> [WHAT TO DO]: Please restate each line of the data below exactly. Omit all images.

Brief descriptive captions:
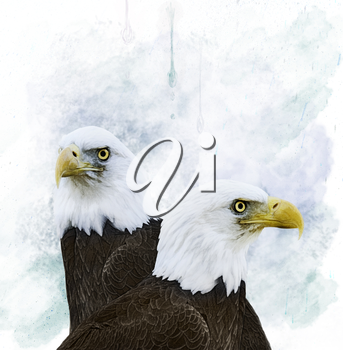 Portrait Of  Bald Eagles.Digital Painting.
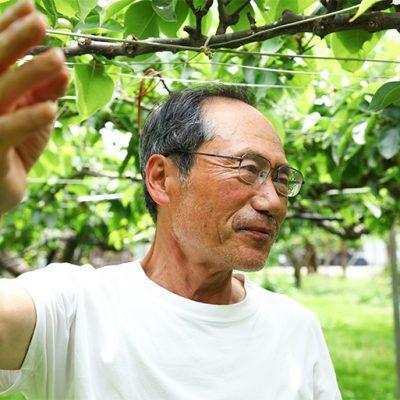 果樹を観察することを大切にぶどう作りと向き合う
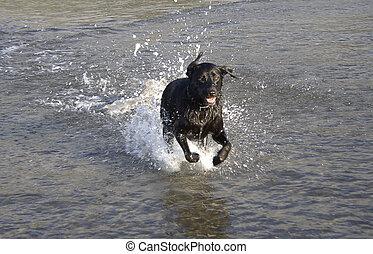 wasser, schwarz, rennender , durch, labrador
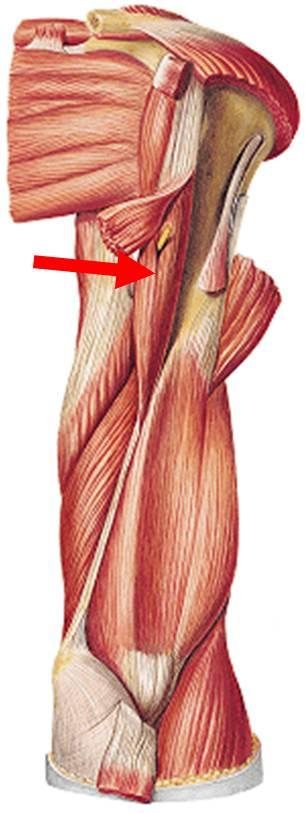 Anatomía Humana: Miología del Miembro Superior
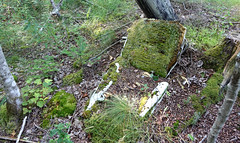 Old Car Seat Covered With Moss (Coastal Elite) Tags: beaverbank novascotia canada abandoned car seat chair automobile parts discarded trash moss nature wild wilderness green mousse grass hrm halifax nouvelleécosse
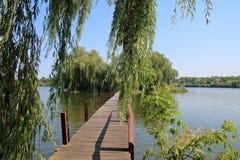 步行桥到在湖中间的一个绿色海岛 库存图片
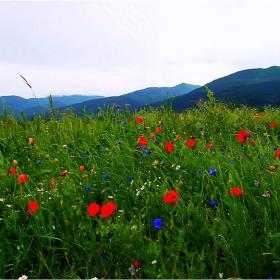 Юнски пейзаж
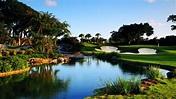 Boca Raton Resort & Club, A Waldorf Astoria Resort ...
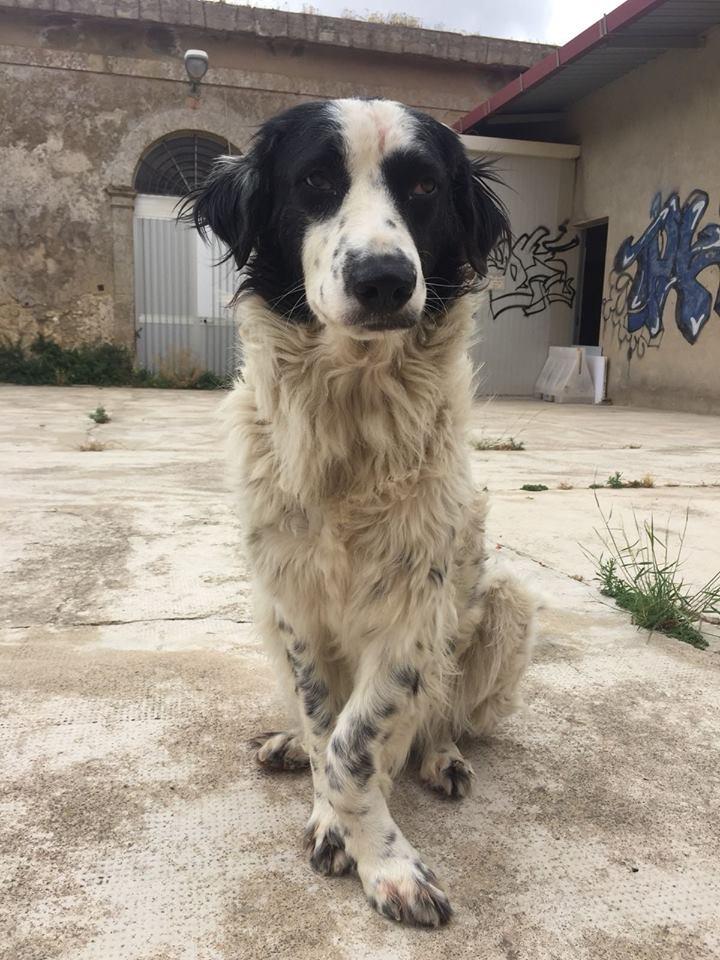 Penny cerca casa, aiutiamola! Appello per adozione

> [SOLUTION TO THE PROBLEM]:
 Portrait Of  Bald Eagles.Digital Painting.
 果樹を観察することを大切にぶどう作りと向き合う
 wasser, schwarz, rennender , durch, labrador
 Anatomía Humana: Miología del Miembro Superior
 Old Car Seat Covered With Moss (Coastal Elite) Tags: beaverbank novascotia canada abandoned car seat chair automobile parts discarded trash moss nature wild wilderness green mousse grass hrm halifax nouvelleécosse
 步行桥到在湖中间的一个绿色海岛 库存图片
 Юнски пейзаж
 Boca Raton Resort & Club, A Waldorf Astoria Resort ...
 Penny cerca casa, aiutiamola! Appello per adozione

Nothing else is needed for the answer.